TEXTABSCHNITT =
━━━━━━━━━━
Wenn ein Rechtsanwalt in einer Gerichtsverhandlung eine "Unterbrechung wegen eines unaufschiebbaren Antrags" verlangt, dann weiß jeder, was es geschlagen hat: Ein Mitglied des Gerichts hat etwas gesagt oder getan, das beim Anwalt "Misstrauen gegen die Unparteilichkeit rechtfertigt", wie es in der Zivilprozessordnung heißt - und deshalb gibt es jetzt einen Befangenheitsantrag.

Als Peter Gauweiler am Freitag kurz nach zehn Uhr diesen Satz sagt, wissen also alle, dass die Verhandlung für diesen Tag bald zu Ende ist: Petra Gröncke-Müller, die Vorsitzende Richterin der 25. Zivilkammer am Landgericht, ihre beiden Beisitzerinnen, die anderen im Gerichtssaal Anwesenden - und auch Innegrit Volkhardt, die Chefin des Bayerischen Hofs. Um ihre Klage ging es eigentlich, ihren Streit mit der Allianz und um sehr viel Geld: mehr als sechs Millionen Euro.
━━━━━━━━━━
ERFORDERLICHE SCHRITTE =
(1) Entscheide für jede Aussage, ob sie mit dem Textabschnitt übereinstimmt, und belege dein Ja oder Nein mit den ausschlaggebenden Worten des Textabschnitts im genauen Wortlaut. (a) Innegrit Volkhardt leitet den Bayerischen Hof. (b) Im Streit mit der Allianz geht es um weniger als eine Million Euro. (c) Peter Gauweiler spricht den Satz am Freitag kurz nach zehn Uhr.
(2) Gib aus dem Textabschnitt die Stelle von „Wenn ein Rechtsanwalt“ bis „es jetzt einen Befangenheitsantrag.“ wortgetreu wieder.
(3) Welches Amt hat Petra Gröncke-Müller laut dem Textabschnitt inne?
━━━━━━━━━━
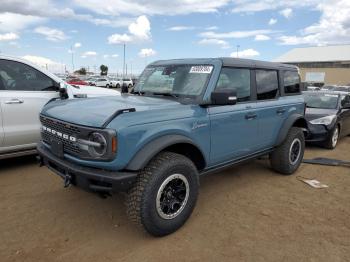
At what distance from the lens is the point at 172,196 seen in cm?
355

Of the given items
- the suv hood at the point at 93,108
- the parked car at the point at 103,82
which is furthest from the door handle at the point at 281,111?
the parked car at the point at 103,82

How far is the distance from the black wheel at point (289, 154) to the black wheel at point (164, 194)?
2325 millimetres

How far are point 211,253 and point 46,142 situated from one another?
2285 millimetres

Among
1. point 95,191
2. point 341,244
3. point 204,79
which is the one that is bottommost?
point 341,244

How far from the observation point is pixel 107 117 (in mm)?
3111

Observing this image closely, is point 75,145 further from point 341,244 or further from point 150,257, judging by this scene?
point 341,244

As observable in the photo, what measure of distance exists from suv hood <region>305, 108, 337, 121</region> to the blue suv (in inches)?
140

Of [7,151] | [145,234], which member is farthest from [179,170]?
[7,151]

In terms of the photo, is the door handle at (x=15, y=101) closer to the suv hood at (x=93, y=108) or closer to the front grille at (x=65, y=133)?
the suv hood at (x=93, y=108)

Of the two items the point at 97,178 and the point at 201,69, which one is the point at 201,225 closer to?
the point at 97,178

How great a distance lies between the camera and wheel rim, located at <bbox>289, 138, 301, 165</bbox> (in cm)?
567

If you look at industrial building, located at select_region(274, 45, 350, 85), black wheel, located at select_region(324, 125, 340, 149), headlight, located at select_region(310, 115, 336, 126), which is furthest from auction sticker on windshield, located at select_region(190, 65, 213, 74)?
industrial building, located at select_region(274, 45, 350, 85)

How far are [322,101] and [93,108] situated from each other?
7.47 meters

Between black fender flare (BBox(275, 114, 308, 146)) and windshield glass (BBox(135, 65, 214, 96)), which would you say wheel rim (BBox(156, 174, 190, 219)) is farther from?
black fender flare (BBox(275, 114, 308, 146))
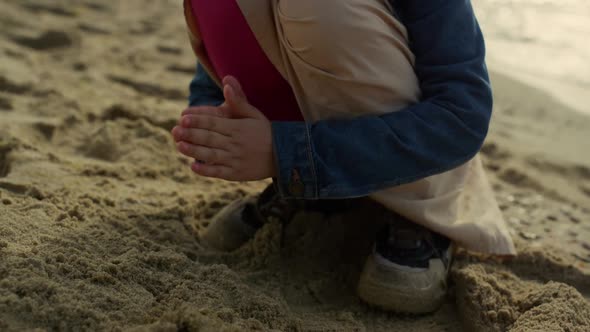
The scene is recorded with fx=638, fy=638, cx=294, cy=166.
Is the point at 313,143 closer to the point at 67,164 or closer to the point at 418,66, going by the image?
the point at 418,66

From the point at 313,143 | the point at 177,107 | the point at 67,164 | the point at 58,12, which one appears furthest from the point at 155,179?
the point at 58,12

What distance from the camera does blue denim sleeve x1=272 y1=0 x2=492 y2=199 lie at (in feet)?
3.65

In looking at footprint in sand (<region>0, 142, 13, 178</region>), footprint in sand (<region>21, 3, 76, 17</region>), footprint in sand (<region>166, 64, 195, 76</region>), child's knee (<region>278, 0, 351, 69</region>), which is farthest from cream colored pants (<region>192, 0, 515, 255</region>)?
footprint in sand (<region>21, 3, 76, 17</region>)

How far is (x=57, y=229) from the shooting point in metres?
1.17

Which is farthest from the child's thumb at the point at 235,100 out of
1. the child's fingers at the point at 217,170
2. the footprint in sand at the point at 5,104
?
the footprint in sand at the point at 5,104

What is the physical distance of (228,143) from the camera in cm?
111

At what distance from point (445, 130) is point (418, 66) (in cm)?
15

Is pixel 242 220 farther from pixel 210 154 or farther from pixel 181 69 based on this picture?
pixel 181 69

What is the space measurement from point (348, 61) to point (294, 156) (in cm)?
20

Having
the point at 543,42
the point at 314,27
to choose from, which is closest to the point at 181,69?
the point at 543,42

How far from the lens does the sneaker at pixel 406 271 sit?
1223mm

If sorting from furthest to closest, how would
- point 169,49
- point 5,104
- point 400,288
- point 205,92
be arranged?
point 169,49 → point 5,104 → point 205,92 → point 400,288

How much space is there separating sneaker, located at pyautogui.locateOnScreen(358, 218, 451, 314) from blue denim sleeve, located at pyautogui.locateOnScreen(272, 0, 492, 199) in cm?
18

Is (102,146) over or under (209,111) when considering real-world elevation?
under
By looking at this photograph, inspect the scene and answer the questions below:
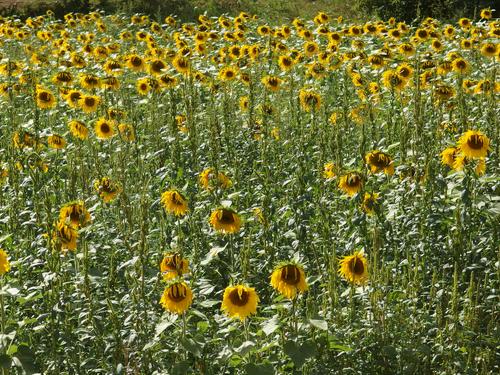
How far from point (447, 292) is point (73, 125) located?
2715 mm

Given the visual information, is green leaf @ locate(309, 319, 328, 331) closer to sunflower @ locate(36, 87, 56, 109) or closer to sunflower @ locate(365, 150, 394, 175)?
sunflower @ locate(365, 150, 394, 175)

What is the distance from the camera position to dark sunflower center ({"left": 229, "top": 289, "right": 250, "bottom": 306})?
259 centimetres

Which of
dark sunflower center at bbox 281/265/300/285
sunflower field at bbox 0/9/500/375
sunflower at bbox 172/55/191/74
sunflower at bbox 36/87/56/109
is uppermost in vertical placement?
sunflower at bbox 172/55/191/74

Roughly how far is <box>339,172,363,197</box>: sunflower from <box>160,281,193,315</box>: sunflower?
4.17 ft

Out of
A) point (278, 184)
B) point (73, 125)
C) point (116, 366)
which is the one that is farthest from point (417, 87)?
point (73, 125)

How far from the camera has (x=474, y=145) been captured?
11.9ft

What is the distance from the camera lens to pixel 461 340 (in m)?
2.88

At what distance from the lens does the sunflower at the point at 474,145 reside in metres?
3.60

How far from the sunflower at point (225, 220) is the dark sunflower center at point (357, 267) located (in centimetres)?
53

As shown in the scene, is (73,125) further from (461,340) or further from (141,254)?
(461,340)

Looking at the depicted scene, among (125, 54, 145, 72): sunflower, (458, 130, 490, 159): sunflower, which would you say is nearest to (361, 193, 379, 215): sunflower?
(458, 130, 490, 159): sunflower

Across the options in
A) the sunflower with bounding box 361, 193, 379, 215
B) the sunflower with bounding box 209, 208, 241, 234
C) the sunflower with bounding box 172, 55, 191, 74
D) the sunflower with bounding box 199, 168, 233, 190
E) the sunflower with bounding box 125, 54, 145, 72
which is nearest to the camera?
━━━━━━━━━━
LÖSUNGEN JE AUFGABE =
(1)
(a) Ja: „Innegrit Volkhardt, die Chefin des Bayerischen Hofs“
(b) Nein: „mehr als sechs Millionen Euro“
(c) Ja: „Als Peter Gauweiler am Freitag kurz nach zehn Uhr diesen Satz sagt“

(2)
Wenn ein Rechtsanwalt in einer Gerichtsverhandlung eine "Unterbrechung wegen eines unaufschiebbaren Antrags" verlangt, dann weiß jeder, was es geschlagen hat: Ein Mitglied des Gerichts hat etwas gesagt oder getan, das beim Anwalt "Misstrauen gegen die Unparteilichkeit rechtfertigt", wie es in der Zivilprozessordnung heißt - und deshalb gibt es jetzt einen Befangenheitsantrag.

(3) Sie ist die Vorsitzende Richterin der 25. Zivilkammer am Landgericht.